- [PROVIDED TEXT]
■ ■ ■ ■

I check that my grounding wrist strap is secure before walking back over to the bench and punching the button that turns the Imager on. This is the only part of my test for which I need to actually be on Lab, since my team has configured this testbed to run remotely to allow the flight software developers, simulation and support equipment engineers, and test analysts to continue making progress during our respective COVID lockdowns.
From the monitor, I access my test procedure from a web browser, double check that all the flight system and Imager telemetry is nominal, and hit the play button to start my test. I watch, satisfied, as the computer program begins to execute the functional test procedure I’ve been writing for the past three months, and the flight system responds successfully. By the time I’ve finished I’ve added a hundred new images to the Multispectral Imager’s vast library. Right now they’re just pictures of the testbed ceiling, but in a few years the Imager will be snapping photos of the (16) Psyche asteroid instead as the Psyche spacecraft orbits its final destination.
My test informs me that it has finished with the sudden noise of an old-school Mario Kart mishap; last year I had requested that the developers incorporate some kind of audible signal when a step failed or a procedure completed, and they had humorously chosen a suite of video game noises to do the job. After shaking images of Princess Peach careening off Rainbow Road from my head, I power down the testbed and help Will demate the Imager from the central processor.
“Hey, do you want to go look at the Chassis?” I ask him mischievously when we’ve finished.
“Um, always!” he quips back enthusiastically.
We leave the testbed and walk up the double flight of stairs to the High Bay Viewing Gallery. High Bay 1 is a three-story expanse of a room with gleaming white walls filled with shiny gold machinery, cranes to hoist equipment and technicians, and rows of computer racks. Engineers and technicians adorned in lab coats, gloves, masks, and hair nets meander around on the floor below, taking measurements with multimeters and mating connectors not too different from the ones Will and I had been handling in the testbed moments before. Along the opposite wall are plaques commemorating all of the spacecraft that have been assembled there — Mariner, Ranger, Voyager, Galileo, Cassini, Curiosity, Opportunity, and, most recently, Perseverance. But in this moment I don’t notice any of it, because my attention is totally captured by the massive spacecraft suspended in the middle.
The Psyche Chassis is a huge black, silver, and gold box the size of a car with an antenna dish fixed to one end. Long struts surround the dish like the spindly legs of a massive aluminum spider, and red electronic boards connected by thick, snaking cords populate the sides. I’ve spent the last two and a half years at JPL working with software simulations and engineering models, with bits of pieces of Psyche’s brain, eyes, and heart, but seeing the physical manifestation of all that work suspended before me in the form of such a tremendous machine still brings me chills.
“Sometimes I still can’t believe we get to be a part of something like this,” I tell Will, my gaze flicking momentarily to the gleaming NASA logo hanging proudly over the mission plaques. “I mean… that thing is going to outer space.”
I contemplate the spacecraft, fantasizing about the moment it will lift off from Cape Canaveral on a SpaceX Falcon Heavy rocket and the excitement that we will experience. Hundreds of brilliant people from all over the world have contributed to the mission’s ongoing success, but right now, this little moment of awe and pride in the Viewing Gallery belongs to just me and Will, two junior test engineers excited to simply revel in the beauty of it all.
“Yeah… it is pretty freaking cool,” he agrees with a wink.

■ ■ ■ ■

- [EXTRACTED DATA]
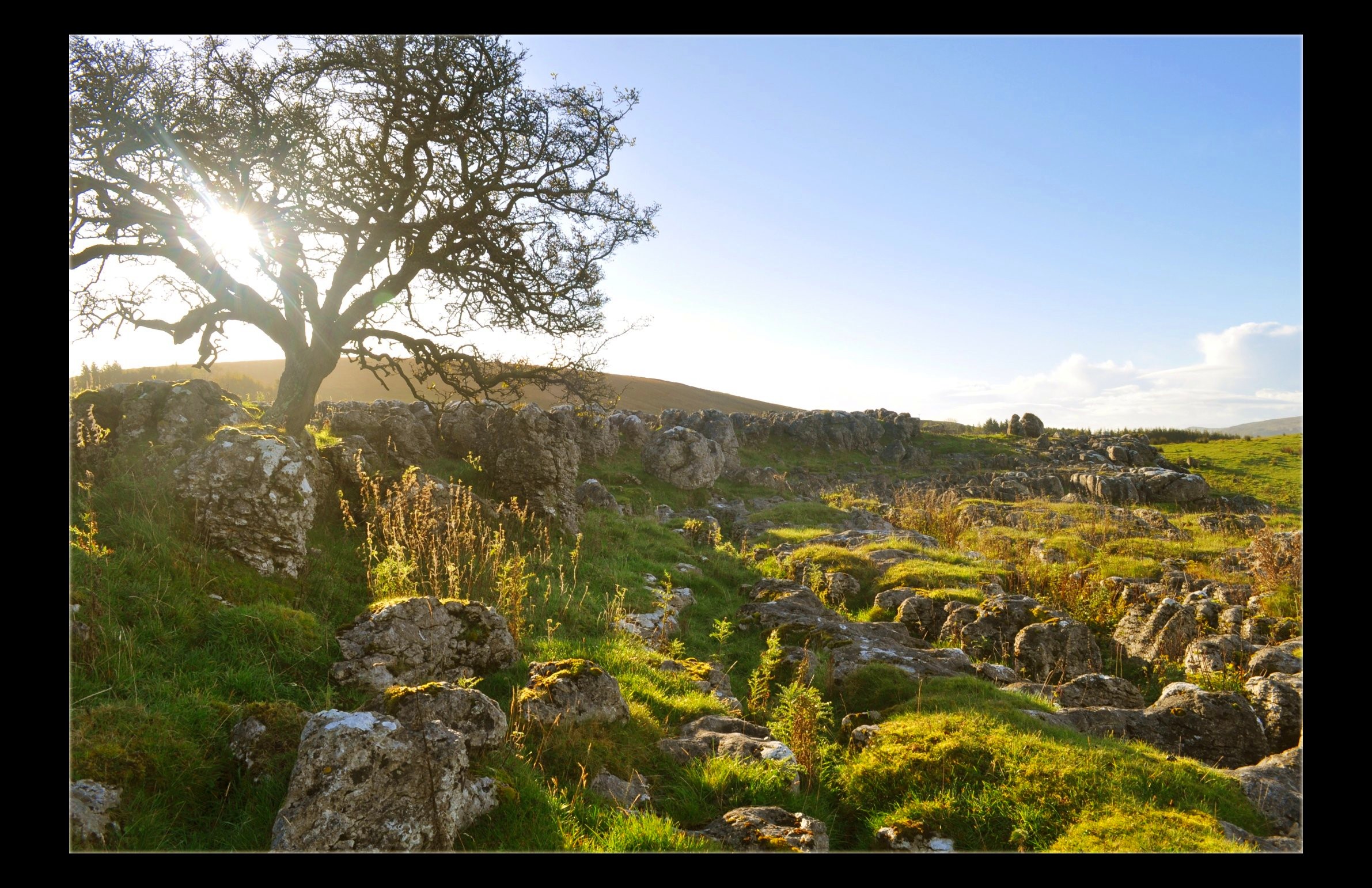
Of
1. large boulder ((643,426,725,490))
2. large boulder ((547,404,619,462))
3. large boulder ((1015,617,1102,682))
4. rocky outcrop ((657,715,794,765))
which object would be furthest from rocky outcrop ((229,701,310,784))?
large boulder ((643,426,725,490))

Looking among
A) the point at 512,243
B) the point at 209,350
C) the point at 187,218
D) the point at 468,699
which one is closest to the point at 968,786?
the point at 468,699

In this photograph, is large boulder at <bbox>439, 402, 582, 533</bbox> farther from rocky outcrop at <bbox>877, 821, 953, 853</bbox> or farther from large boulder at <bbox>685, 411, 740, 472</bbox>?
large boulder at <bbox>685, 411, 740, 472</bbox>

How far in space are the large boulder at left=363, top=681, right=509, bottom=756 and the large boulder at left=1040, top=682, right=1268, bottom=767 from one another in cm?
577

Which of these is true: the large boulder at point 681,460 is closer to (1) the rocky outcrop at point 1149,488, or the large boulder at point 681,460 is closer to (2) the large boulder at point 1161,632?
(2) the large boulder at point 1161,632

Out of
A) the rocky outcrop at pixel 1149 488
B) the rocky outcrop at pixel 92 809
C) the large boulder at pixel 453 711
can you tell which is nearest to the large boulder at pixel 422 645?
the large boulder at pixel 453 711

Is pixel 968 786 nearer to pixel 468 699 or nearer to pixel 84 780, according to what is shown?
pixel 468 699

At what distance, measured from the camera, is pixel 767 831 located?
447cm

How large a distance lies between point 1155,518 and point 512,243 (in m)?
23.5

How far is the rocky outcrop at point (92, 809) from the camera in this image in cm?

■ ■ ■ ■

- [REQUIRED ACTIONS]
1/ Rewrite the Psyche narrative starting at "My test informs" and ending at "quips back enthusiastically.", with "central processor" changed to "flight computer".
2/ Based on the Psyche narrative, decide whether each statement is true, and quote the words that settle it: (a) the narrator has been writing the functional test procedure for three months; (b) the test adds fifty new images to the Imager's library; (c) the spacecraft is expected to lift off on an Atlas V rocket.

- [YOUR RESPONSES]
1/
My test informs me that it has finished with the sudden noise of an old-school Mario Kart mishap; last year I had requested that the developers incorporate some kind of audible signal when a step failed or a procedure completed, and they had humorously chosen a suite of video game noises to do the job. After shaking images of Princess Peach careening off Rainbow Road from my head, I power down the testbed and help Will demate the Imager from the flight computer.
“Hey, do you want to go look at the Chassis?” I ask him mischievously when we’ve finished.
“Um, always!” he quips back enthusiastically.

2/
(a) Yes: "the functional test procedure I’ve been writing for the past three months"
(b) No: "I’ve added a hundred new images to the Multispectral Imager’s vast library"
(c) No: "lift off from Cape Canaveral on a SpaceX Falcon Heavy rocket"